The second reason the course change was beneficial was being able to cut the corners off the curvy road, or run the tangents.  With both lanes closed, we were not forced to stick to the edges of the road and could run in the middle, effectively making the course shorter.  Although I learned pretty quickly that due to the steep pitch or camber of the road, running the absolute shortest line between two corners was not ideal, so I stuck closer to the double yellow lines than I would have had it been flat.

Just before the turn-around, I opened a Salted Peanut Butter gel and had about half of it.  I’ve been experimenting with adding less water to make the package smaller and it was far too thick and gooey for me.  Back to the original recipe!  Glad I didn’t find this out in Richmond!

Second Half:  6:30, 6:41, 6:33, 6:32, 6:45, 6:47 (hills), 6:33.  Now it’s time to turn up the effort. Right into the headwind.  I was hoping that I’d be in a pack of runners so that I could use someone to draft off of, but I was almost completely alone for the second half.  I picked up the pace and moved to equal breath in and out.  It was never a panicky, hyper-ventilated breath, but it is a hard, yet controlled effort.  This kind of breathing is what I really want to master.

At mile 8, my music stopped.  Yes, I still run with headphones even though it seems that at every major race, they fail me.  I really enjoy running fast with dance music and I feel like it gives me a boost, but I am really starting to reconsider it.  It’s extra weight to carry and it’s a bummer when it doesn’t work right.  As I focus more on my breathing and the other nuances of racing, I’m starting to think that I should skip them.  I ran both Bostons without music due to malfunctions, so I’m thinking I should not bring them to Richmond.

Maybe I’ll practice on my long run this weekend before I decide.

**Required tasks**
• A. According to the race recap, why did the runner stay closer to the double yellow lines instead of taking the absolute shortest line between corners?
• B. In the race recap, at which mile did the runner's music stop?
• C. Continue the race recap from where it stops.

**Stored data**

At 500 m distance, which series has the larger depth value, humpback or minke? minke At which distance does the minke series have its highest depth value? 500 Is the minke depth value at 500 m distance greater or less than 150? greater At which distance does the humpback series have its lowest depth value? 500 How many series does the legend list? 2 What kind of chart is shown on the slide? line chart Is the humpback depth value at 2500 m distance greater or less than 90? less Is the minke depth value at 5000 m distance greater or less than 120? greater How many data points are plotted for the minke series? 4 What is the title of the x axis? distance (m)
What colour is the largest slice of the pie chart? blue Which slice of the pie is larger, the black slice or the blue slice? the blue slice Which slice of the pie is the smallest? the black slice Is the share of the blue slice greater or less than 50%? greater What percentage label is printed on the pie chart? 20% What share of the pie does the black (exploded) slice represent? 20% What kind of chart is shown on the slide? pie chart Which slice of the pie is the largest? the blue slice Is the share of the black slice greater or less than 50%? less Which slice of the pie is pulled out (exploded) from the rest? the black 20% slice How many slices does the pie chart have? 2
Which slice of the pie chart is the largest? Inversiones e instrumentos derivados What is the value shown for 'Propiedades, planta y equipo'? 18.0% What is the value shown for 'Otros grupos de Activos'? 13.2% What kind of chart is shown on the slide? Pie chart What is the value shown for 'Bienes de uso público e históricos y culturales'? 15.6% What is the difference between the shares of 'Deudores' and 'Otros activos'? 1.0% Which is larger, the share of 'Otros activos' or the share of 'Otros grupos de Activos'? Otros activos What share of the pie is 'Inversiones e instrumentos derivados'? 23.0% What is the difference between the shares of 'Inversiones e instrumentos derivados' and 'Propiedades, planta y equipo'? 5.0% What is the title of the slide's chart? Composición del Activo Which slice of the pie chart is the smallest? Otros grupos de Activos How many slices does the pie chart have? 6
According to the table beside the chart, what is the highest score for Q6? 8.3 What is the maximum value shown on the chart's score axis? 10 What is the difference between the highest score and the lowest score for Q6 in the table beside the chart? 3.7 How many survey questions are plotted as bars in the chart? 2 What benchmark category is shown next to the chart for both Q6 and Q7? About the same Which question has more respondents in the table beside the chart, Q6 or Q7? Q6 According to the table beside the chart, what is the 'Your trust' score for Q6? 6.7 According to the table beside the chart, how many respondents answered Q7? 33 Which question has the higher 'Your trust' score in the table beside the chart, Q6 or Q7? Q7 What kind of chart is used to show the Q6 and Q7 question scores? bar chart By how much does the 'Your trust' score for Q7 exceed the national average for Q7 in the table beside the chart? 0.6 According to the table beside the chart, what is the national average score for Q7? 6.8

**Answers below**
• A. The road had a steep pitch, or camber, so running the absolute shortest line between two corners wasn't ideal. Because of that slope, the runner stuck closer to the double yellow lines than on a flat road.

• B. Mile 8.

• C.
At the second to last hill, I could hear a steady beat of footsteps coming up from behind.  I thought there was no way anyone that I had passed could have turned up the pace enough to catch me.  I was running such a controlled race that for someone to pass me at this point really didn’t make sense.  I turned to see my very fast friend Stu easily gliding by, giving me a quick, “Good job, Claire,” in his British accent.  At the turn around, I had been astonished to see that he was behind me, jogging easily with a friend.  I learned later that Stu was just using this race as a progression run, running his first mile in 7:27 and his last in 5:48.

Coming into the home stretch
Coming into the home stretch

For the last mile, I really wanted to run hard. It turned out to be my second-fastest mile, but I have to admit, I was hoping for a very solid kick.  Maybe that didn’t exactly happen, but I loved seeing my husband and two kids near the finish.  My 5-year-old daughter cheered when she saw me and ran into the road to hug me.  I managed to dodge the sweet little race bandit and both kids tried to chase me down to the finish.

One day they will be faster than I am.  They have a long way to go.

My official finish time was 1:26:40 or 6:36/mile.  It was a PR of over a minute from my last half on the mostly downhill Swamp Rabbit Half I ran in February.  That was good enough for 5th place female and 1st place Masters.

First Place Masters

I am happy with my effort and I think it was a good indication of my fitness for Richmond.  I am certainly glad that I don’t have to run Richmond as fast as this half, so hopefully that will make the slower pace feel that much easier.

I find that I really enjoy the half marathon distance.  It’s not so short that you feel like you have to redline yourself the entire time, but not so long that you have to spend a week or more recovering.

I’ll be taking it easy for the next few days, gradually getting back into some easy miles and saving speed for the end of the week.

I can say that while the course was not flat, it was certainly fast and I’ll be back next year!

Time for a Tune Up

This Saturday, I’ll be lacing up my racing flats for the inaugural French Broad River Half Marathon.  It is exactly three weeks before my goal marathon and I’ll be racing it as a tune up for Richmond.

The French Broad River
The French Broad River

Three weeks out is not exactly the ideal time to race hard before a marathon, but it’s pretty close.  (Four or five weeks out is probably perfect since there is no question about being able to recover well before taper.)  But because it’s so close, I have to decide whether to race it for a PR or to treat it as a marathon-paced practice.

I have decided.  I’m going to race it.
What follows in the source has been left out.